Ya foto kita berdua. Waktu itu kita
akan pergi ke pantai. Aku duduk di kursi dengan rambut yang masih basah
menunggu kedatanganmu. Setelah menit-menit berjalan dengan lambat, aku melihat
kau datang dengan baju hijau dan celana pendekmu. Kau tampak mungil. Ya… kau
memang cuma setelingaku. Dan aku selalu terpana saat melihatmu berjalan. Aku
bangkit untuk segera bergegas. Namun kau malah duduk dan menarik lenganku.
“Foto dulu, yuk!” Katamu riang
“Difoto?” Aku mengerenyitkan dahi. “Nanti
saja kalau udah di pantai!”Kataku enggan.

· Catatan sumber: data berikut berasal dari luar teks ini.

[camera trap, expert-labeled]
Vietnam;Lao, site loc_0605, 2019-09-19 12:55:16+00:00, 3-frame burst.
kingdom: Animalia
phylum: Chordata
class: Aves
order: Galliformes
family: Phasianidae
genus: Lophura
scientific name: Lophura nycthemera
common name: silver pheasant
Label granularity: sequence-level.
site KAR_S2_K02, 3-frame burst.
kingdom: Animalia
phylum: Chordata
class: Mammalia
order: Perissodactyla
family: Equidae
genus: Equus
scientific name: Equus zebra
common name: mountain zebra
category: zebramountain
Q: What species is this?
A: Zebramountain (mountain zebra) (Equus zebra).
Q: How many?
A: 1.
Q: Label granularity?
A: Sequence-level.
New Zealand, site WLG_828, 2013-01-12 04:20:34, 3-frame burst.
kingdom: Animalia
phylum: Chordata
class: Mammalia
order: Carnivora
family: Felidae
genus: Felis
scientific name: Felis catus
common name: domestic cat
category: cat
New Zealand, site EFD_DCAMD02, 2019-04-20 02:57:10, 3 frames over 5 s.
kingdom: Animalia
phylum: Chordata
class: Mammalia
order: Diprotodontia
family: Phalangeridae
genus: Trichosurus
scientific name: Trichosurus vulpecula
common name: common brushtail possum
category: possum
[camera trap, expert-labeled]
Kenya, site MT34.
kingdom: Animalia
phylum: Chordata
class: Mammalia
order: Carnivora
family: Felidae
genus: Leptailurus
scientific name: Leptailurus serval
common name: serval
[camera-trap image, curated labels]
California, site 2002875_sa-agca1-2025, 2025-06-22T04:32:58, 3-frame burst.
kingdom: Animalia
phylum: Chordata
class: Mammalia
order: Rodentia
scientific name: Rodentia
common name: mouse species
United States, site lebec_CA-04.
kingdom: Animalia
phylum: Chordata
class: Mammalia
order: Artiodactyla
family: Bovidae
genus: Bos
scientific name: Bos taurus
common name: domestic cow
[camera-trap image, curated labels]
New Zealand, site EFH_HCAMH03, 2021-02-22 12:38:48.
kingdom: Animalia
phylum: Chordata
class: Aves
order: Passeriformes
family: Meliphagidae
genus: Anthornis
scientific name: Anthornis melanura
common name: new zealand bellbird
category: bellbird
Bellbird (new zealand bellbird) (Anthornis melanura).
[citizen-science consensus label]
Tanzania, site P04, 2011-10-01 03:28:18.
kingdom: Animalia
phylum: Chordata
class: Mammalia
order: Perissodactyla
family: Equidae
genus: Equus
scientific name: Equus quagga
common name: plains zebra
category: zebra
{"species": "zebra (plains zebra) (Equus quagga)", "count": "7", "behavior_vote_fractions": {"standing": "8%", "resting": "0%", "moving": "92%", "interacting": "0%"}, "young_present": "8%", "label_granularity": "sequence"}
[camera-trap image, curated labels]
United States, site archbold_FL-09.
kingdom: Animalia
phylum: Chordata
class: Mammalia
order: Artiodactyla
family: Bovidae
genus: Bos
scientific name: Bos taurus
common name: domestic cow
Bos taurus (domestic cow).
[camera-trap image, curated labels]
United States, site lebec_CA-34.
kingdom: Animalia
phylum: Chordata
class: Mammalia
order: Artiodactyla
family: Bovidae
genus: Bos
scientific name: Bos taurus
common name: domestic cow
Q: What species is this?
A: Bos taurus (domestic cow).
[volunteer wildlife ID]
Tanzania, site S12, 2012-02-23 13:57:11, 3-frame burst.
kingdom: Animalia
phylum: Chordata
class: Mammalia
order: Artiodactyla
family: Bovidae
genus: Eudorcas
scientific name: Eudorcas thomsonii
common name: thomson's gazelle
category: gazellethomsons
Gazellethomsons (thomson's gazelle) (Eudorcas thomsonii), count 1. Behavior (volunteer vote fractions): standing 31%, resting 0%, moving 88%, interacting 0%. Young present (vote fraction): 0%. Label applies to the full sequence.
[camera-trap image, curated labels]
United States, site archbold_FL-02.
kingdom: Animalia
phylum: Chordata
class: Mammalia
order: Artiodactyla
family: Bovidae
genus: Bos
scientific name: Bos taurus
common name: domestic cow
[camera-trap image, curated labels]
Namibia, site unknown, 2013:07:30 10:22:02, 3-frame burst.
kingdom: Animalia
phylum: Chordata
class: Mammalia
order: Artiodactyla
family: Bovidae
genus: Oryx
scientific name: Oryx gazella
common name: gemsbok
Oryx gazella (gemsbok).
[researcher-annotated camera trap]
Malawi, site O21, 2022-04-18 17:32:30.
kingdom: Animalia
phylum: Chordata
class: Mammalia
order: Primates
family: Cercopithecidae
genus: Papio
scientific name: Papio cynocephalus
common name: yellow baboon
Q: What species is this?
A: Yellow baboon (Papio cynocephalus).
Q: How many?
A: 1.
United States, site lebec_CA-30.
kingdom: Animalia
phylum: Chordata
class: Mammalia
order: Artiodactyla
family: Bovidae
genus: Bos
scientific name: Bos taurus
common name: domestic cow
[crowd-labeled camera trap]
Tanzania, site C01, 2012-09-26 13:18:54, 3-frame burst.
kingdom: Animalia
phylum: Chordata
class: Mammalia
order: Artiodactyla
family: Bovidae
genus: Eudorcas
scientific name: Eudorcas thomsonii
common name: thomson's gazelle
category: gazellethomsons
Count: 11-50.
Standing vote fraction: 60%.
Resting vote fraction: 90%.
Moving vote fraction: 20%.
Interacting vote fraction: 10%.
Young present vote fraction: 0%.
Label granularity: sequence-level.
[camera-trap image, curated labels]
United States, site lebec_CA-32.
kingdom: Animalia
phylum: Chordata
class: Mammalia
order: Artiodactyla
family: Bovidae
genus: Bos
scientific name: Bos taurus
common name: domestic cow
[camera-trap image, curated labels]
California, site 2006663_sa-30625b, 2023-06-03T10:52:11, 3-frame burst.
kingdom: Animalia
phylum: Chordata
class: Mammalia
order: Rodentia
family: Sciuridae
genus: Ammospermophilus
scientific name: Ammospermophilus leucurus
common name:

Tapi kau kekeh. Dan aku selalu
mengalah. Dari manyunku sampai senyumku kau abadikan waktu itu. Dan akhirnya
aku dengan riang menggandengmu untuk segera pergi ke pantai. Aku melihat, kau
tersenyum menang.
Itu dulu saat kepercayaan dan keyakinan
masih mengikat kita. Namun kini semuanya telah meninggalkan kita karena
kesombongan dan keangkuhanku. Kemarin
aku memandangi foto itu. Aku terkaget merasakan dadaku bergemuruh
memandangi senyummu. Padahal berberapa waktu lalu, kau sudah enyah dari
pikiranku. Kata Mbak Mega ‘Aku merinudkanmu’ benarkah itu? Rasanya tidak. Saat
inipun aku lupa dengan degupan jantung itu. Aku tidak suka merindukanmu yang
sekarang. Kamu yang tidak ku kenal, kamu yang telah berubah. Bukan kamu yang
manis dan lembut punyaku dulu.
Tapi aku selalu berdoa semoga semua
yang terjadi pada kita, pada kamu dan aku. Bisa menjadi pelajaran berharga,
bukan jadi alasan keterpurukan yang tak berujung.